Objectives: The primary objective was to examine the extent of clinical trial (CTs) disruption secondary to the COVID-19 pandemic in the field of otolaryngology.
Methods: On August 1, 2021, we conducted a systematic search utilizing ClinicalTrials.gov for CTs related to common otolaryngology disorders. We utilized the date range January 1, 2020 through August 1, 2021 to identify all trials potentially affected by the COVID-19 pandemic. Investigators performed screening and data extraction in a duplicate, masked fashion. Trials resulting from the search were extracted for trial status, condition treated, enrollment number, funding, study type, study design, last update posted date, and trial location. Trials that explicitly mentioned COVID-19 as a reason for discontinuation or suspension were coded as such. For trials that did not explicitly mention COVID-19, we coded the reason provided from ClinicalTrials.gov. The Oklahoma State University Center for Health Science Institutional Review Board determined that this project did not qualify as human subject research.

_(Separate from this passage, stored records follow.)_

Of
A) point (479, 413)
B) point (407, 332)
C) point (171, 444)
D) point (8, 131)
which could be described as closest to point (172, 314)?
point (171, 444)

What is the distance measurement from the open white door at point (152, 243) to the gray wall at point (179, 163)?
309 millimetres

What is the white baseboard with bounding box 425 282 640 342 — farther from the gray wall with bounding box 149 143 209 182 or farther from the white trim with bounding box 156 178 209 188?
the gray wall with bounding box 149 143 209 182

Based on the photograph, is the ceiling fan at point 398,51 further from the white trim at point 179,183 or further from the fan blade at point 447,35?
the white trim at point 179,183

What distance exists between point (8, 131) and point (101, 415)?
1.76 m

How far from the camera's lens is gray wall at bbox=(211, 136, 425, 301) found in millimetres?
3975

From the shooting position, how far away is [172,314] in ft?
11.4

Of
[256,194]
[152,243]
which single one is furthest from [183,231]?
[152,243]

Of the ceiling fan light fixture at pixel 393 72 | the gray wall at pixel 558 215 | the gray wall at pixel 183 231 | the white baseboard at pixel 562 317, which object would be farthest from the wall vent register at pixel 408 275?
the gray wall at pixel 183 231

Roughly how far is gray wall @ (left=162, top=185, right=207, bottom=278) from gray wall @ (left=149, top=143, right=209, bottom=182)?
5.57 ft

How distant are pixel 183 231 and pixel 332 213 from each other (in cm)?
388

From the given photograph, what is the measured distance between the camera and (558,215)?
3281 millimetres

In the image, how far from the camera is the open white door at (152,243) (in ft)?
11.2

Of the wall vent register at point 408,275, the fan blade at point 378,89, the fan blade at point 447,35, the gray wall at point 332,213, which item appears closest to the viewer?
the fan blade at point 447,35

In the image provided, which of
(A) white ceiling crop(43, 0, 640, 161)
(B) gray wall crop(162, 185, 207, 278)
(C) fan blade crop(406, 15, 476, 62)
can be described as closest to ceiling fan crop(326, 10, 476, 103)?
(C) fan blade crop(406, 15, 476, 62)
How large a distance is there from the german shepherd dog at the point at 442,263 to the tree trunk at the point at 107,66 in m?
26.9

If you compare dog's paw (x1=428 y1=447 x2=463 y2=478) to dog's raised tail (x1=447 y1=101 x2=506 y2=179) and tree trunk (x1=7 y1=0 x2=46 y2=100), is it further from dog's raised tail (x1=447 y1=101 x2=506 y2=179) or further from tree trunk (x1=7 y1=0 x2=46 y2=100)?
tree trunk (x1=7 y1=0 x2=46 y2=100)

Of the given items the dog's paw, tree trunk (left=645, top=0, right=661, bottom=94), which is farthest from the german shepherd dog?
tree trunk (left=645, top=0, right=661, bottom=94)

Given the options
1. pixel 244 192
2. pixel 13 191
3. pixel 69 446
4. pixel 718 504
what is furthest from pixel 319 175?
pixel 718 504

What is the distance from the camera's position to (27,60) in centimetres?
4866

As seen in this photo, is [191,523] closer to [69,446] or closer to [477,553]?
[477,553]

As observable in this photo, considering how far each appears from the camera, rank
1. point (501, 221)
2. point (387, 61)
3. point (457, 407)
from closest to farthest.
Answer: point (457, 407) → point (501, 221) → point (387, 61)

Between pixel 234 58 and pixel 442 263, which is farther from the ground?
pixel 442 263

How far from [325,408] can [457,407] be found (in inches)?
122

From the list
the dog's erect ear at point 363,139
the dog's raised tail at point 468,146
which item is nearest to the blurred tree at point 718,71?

Results: A total of 1,777 CTs met the inclusion criteria, and 223 CTs were discontinued between January 1, 2020 and August 1, 2021. Thirty-three (14.8%) of the 223 CTs reported discontinuation explicitly due to the COVID-19 pandemic. The 33 studies had 1,715 participants enrolled in total. Among the primary interventions, 11 (33.3%) were devices, 10 (30.3%) were drugs, 5 (15.2%) were behavioral, 4 (12.1%) were diagnostic tests, 1 (3.0%) was dietary, and 2 (6.1%) were labeled as “other.” Regarding the CT location, 20 (60.6%) were conducted in the United States, and 13 (39.4%) were conducted internationally. Of the 33 CTs, 19 (57.6%) were suspended, 9 (27.3%) were terminated, and 5 (15.2%) were withdrawn. The overall most common reason for trial disruption was recruitment difficulties (24.2%). Median enrollment for discontinued trials due to COVID-19 was 37 (interquartile range [IQR], 19–71) and for other reasons was 6 (IQR, 0–27), for which the Mann–Whitney test showed a statistically significant difference between the two (z=−3.913, p<0.001). There were no significant associations between trial location, funding source, randomization, or whether a study involved masked vs unmasked participants.
Conclusions: The COVID-19 pandemic has incited an impact on clinical research in the field of otolaryngology. To preserve trial continuation amid future threats to participant interaction and communication, we recommend further exploration of remote monitoring practices and virtual procedures—those that will maintain the effectiveness and accuracy needed to establish novel therapeutics. We encourage future trials to gauge which remote assessments show the greatest validity, with the long-term goal of establishing innovative study designs resilient to future pandemics.